Truth be told, we cannot wait!
The planning is half the fun. The map is out, a guide book bought, the dreams taking shape. Heck, David has even got a suitcase out! We have been in touch with British Airways in order to map out a journey, what can only be a guessed outline… but you have to start somewhere. Turns out they think it is too early to book.
We realise that this time next year we will be half-way through already. It suddenly dawns on us, will six months really be enough?
We are enjoying Sue Perkins’ TV adventure following the River Ganges and we long to return to Varanasi, possibly our favourite place in the world. At the end of the first programme, as the narrator says that next week Varanasi will feature in the programme, we are welling up, and just look at each other, and say it never felt so right that our own house is named after the city.

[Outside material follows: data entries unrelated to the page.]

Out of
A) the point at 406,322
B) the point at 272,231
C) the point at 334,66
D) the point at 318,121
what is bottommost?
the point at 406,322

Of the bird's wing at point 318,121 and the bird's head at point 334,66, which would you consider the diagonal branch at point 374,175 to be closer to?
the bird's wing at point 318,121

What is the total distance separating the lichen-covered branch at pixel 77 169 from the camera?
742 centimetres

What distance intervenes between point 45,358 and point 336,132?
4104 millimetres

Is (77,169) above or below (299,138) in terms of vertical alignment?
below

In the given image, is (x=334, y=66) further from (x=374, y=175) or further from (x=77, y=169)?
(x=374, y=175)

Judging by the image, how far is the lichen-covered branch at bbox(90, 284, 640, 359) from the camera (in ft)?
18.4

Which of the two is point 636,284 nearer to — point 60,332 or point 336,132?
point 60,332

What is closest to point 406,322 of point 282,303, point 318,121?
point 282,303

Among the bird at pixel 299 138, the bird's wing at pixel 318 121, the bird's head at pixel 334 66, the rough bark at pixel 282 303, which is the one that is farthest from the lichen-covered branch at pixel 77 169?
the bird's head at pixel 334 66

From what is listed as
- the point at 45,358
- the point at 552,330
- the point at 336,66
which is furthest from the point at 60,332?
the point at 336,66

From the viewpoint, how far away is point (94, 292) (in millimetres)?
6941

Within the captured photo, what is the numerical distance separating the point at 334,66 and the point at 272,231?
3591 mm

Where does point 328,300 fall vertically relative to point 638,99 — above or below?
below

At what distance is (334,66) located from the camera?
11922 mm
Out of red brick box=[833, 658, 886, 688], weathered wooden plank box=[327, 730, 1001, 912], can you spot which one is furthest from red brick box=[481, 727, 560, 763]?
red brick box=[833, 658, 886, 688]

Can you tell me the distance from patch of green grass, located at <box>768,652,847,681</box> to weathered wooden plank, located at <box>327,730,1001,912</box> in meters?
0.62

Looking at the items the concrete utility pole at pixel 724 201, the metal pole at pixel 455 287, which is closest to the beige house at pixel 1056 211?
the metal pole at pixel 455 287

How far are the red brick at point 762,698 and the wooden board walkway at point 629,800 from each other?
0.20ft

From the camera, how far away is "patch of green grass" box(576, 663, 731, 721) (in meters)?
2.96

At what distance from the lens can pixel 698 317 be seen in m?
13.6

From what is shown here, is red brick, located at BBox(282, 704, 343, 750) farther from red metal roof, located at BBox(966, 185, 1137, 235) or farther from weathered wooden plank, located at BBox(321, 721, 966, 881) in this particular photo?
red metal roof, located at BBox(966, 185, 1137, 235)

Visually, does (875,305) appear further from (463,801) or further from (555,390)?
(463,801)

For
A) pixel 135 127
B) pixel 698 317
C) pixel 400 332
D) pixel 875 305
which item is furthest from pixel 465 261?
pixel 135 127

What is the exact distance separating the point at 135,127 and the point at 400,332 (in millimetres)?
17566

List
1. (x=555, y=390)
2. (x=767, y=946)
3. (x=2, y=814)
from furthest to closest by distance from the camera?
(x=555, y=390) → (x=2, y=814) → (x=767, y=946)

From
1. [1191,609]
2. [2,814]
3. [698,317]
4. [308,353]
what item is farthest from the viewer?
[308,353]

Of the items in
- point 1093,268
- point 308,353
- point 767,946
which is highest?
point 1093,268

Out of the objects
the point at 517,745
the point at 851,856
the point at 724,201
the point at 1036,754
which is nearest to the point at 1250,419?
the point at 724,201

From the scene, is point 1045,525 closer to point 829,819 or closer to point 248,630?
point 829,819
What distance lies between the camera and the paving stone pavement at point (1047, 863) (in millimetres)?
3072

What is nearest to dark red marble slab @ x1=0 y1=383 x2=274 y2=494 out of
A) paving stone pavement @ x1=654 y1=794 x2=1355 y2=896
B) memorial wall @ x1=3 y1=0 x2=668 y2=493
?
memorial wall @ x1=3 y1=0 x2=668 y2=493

‘I can never have enough of India. I long to return’
These are the words of the same woman who welled up at her first sight of the Taj Mahal, saying: ‘There are no words… for THAT.’ Miriam Margolyes was one of the ageing celebrities who appeared on the TV experiment that was The Real Marigold Hotel. We fell in love with the idea, but it wasn’t until the second series that we simply said: ‘We must do this.’
We got jealous as we watched the likes of Lionel Blair and Dennis Taylor living for weeks in Kerala. An idea began, a plan started growing, a dream may yet become reality. Before we knew it, we could talk of nothing else.
1 July 2017:
The great countdown begins. One year today, we want to be flying to New Delhi. It is really the only fixed point in our schedule for the following six months. That, and the fact that we would like to be in our favourite restaurant in Pokhara on Christmas Day.
A large map of India now has a permanent place in our ‘summer room’ [extension]. We occasionally get it out and put a sticky dot on the map where we really want to visit. Having watched more TV programmes like Great Canal Journeys and Joanna Lumley’s India, we keep adding more ideas.
We also have to work out the practicalities of budgeting and household bills and what our adult children need to be doing in our absence. But all that is part of the fun.
I first visited India when I was 19, as part of a London to Kathmandu overland trip. I loved it. I still remember how I felt when I stood on the banks of the Ganges at Varanasi. Now it is time to go back to this intoxicating country – and this time I have Imodium tablets and rehydration sachets – and I am not broke.
Bring it on!
In November 2014, the first year of my retirement as a paramedic, we treated ourselves to an all-inclusive tour of North India – Delhi, Agra, Varanasi.
Caroline had been before many years ago and was desperately keen that I would share her love of this magnificent country… and I certainly do.
India, bustling, manic, dirty, fragrant in a good and bad way, colourful… so full of life… It is in my blood. I am at peace here with my beloved (Canon 70d) and my beautiful wife.
During that 2014 visit (in fact, I think it was the second day) we agreed we should bring our grown-up kids to see India and Nepal and so in April 2015 we returned with James, Ben, Seb, Anouska and James’ lovely new wife Ellie.
Seven extended step-family members in a minibus could have been a recipe for disaster – but it was brilliant fun. How much more magical can it be, sharing the Taj Mahal at sunrise with your whole family?